* Written request
Quote each of the items below word for word, leaving the pictures out of your answer.
• • • • •
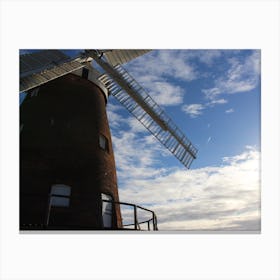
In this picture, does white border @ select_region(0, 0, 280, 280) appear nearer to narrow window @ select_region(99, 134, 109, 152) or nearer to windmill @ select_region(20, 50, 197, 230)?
windmill @ select_region(20, 50, 197, 230)

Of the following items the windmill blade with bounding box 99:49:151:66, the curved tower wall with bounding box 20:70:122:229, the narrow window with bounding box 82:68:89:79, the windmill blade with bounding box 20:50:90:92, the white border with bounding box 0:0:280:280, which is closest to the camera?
the white border with bounding box 0:0:280:280

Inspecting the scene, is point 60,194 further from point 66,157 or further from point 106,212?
point 106,212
• • • • •
* Complete response
In this picture, does white border @ select_region(0, 0, 280, 280) appear nearer to narrow window @ select_region(99, 134, 109, 152) or nearer to windmill @ select_region(20, 50, 197, 230)?
windmill @ select_region(20, 50, 197, 230)

Of the following items the windmill blade with bounding box 99:49:151:66, the curved tower wall with bounding box 20:70:122:229, the narrow window with bounding box 82:68:89:79, the windmill blade with bounding box 20:50:90:92, the white border with bounding box 0:0:280:280, which is closest to the camera?
the white border with bounding box 0:0:280:280

Inspecting the scene, is point 60,194 further from point 66,157 or further from point 106,212?
point 106,212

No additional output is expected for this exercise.